Anyway, I live in North East England, Sunderland to be precise. I was walking along minding my own business when two well dressed American men about my age 21 stopped me.
I’m a polite guy and was in a particularly good mood so when they asked to if I had a moment to spare I said ‘yep’.
I had guessed they were from some type of religious body (anyone who knows Sunderland would know why… young men normally wear tracksuits and can’t string two words together)
When they said that they were from the Church of Later day Saints it came as no surprise, I think that was the church anyway. They introduced themselves as missionaries and presented the ‘Book of Mormon’ I haf heard of Mormons but always pictured the ‘Farmers in black’ stereotype. They told how the the mormon church is different.
So as not to waste thier time, I explained i’m an athiest and not into anything spiritual, they were nice about this and while trying to get thier ideas across they were not at all pushy.
They sad that the book of Mormon was wrote in ‘Central and Southern America about 600bc’ By people from ‘Jerusalem’ his only explanation of how this came about was they built a ‘ship’ i’m not putting a downer on thier church or beliefs I have up most respect for people who beleve in God but its just not my thing.
So wha makes them think that people from Middle east sailed to South America?
But what about evidence, how did they complete this voyage? The peoples of south america have very little in common with those of the Middle east (at that time and for centuries) what about language ect?
I do not know for sure but I doubt emilyforce is a member based on the links to the Mormonism Examined site.
The story of the voyage and arrival is in chapter 18 which I have conveniently linked for you.
While I agree with you that there is little in common with the peoples, it does not surprise me for at least two reasons. (Setting aside prayer, and faith for the moment.) The Book of Mormon does not claim that the land here was ONLY inhabited by Lehi’s people. Additionally towards the end of the records, the people of the Book of Mormon were totally destroyed. See here. So since we believe the people were destroyed, it does not worry me that there is little in common with the people who are there today.
Freakin’ hamsters! Geez! Why can’t they just get themselves a Habitrail and leave me alone?

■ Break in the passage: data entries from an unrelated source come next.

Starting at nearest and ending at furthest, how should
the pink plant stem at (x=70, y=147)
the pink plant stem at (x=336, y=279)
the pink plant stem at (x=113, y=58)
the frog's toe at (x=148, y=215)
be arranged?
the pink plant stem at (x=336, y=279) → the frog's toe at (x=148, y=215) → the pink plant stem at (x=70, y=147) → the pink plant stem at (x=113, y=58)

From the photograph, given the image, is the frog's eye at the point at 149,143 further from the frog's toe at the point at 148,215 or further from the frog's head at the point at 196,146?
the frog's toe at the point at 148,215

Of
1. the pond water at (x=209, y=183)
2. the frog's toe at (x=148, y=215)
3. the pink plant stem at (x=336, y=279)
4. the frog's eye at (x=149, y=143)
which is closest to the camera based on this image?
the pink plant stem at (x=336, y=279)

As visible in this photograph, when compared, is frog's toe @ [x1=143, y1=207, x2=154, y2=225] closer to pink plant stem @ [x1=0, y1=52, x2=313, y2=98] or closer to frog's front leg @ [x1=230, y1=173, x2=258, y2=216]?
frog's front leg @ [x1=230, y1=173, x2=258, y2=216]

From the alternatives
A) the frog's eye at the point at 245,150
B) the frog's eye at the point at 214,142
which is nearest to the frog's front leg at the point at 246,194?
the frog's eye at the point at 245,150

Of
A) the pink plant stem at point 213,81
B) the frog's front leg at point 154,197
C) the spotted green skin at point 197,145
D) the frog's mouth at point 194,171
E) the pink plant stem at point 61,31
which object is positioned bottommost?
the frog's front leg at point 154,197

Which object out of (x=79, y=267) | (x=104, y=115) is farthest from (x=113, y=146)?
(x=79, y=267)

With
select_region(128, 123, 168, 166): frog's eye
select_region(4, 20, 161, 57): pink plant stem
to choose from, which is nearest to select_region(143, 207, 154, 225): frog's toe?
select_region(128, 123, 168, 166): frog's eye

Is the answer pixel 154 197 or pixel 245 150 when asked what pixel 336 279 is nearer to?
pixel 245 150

No, Squirebob and AbbySthrnAccent, I am not a Mormon. I have several friends that were raised as Mormons but do not belong to the church now. There were many in my hometown growing up, and they were active in our community. And there were some fine fresh-faced Mormon missionaries knocking on doors on my block last night, so I was actually thinking about them earlier today.
It’s a little misguided to ask Mormons for factual evidence to support their beliefs; they do have some to offer, but as I understand it, it is not generally accepted by the relevant scientific communities as definitive. We’re dealing with faith here. Most religions have deeply-held beliefs that are not supportable by scientific evidence, at least at this point in history.

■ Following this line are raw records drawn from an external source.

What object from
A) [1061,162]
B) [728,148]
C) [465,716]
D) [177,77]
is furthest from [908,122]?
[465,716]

As a skeptic, I try always to remember that there are few scientific beliefs that have not changed over time as new evidence is newly interpreted.

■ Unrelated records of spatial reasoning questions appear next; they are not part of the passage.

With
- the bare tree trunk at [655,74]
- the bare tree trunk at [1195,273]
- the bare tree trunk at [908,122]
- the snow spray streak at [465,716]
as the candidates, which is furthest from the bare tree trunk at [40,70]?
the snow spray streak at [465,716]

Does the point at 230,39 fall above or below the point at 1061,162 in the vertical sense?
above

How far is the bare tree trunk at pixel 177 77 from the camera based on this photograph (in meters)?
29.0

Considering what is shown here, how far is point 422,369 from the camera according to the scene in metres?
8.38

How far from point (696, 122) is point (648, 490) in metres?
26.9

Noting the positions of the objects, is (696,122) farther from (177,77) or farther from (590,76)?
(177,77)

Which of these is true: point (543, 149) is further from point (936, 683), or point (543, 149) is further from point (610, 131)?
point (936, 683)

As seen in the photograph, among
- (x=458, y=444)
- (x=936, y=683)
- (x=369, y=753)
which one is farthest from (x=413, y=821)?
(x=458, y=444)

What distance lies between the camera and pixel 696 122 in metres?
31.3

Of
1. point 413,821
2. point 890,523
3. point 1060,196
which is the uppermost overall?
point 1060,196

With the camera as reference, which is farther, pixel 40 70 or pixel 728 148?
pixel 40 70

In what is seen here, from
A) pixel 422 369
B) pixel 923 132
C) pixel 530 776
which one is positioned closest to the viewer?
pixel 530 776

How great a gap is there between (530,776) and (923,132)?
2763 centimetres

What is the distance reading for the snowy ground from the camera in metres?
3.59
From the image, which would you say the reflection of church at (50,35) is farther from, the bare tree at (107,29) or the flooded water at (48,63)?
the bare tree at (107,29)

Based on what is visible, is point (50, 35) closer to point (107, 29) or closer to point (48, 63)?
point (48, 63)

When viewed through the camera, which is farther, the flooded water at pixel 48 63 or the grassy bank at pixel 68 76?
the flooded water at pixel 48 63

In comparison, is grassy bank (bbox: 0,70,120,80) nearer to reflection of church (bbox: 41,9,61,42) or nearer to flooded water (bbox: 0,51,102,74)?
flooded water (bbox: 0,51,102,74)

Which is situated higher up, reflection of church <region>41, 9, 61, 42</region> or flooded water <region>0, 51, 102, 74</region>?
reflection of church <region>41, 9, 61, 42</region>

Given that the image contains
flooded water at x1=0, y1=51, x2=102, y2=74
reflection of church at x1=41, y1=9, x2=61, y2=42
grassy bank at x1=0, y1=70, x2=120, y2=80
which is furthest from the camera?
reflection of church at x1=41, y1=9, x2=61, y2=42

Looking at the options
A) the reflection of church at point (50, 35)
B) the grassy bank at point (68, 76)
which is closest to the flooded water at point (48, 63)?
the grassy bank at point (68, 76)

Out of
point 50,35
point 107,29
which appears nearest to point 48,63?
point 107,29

By the way, is there anyone out there who does belong to the Church of Jesus Christ of Latter-day Saints who can tell me whether you’d really prefer not to be called “Mormons”? As in the noun applied to the person? I do know that your religion is not “Mormonism” and you do not belong to “the Mormon Church”.
I think highly of many aspects of the Church and many of its members and want to be respectful.
emilyforce I agree. In fact I was thinking about this on the bus on the way home. I couldn’t figure out how to address the prayer and faith aspect of why most of us believe without irritating Manhattan since this is in GQ instead of in GD. In my experience he gets unnecessarily profane about it, so I’m not going to try to address those points as long as the thread is here in GQ. I think you’ve done a nice job of addressing the issue of faith without getting into the specifics in your paragraph quoted above.
But aren’t the LDS the nicest missionaries? None of the one’s who have approached me have ever tried to convert me; they’ve just tried to share their religion with me (and saved my dog from a run-away fuel truck once).
I profoundly distrust:
organized religion
ANY social organization with a separate set of responsibliites for women
and missionaries
Ok, here’s a few questions I have, quasi-unrelated, but heck, why start another thread? Does the gold tablet that Joseph Smith found exist? What I mean is, could i go to a museaum and view or? Or was it “lost” or something like the arc of the covenant (could this be a future indiana jones plot?). Secondly, they supposedly have living prophets. What are these prophets funcrions? Do they supposedly have visions and stuff? Thirdly: why do they have such cool looking temples?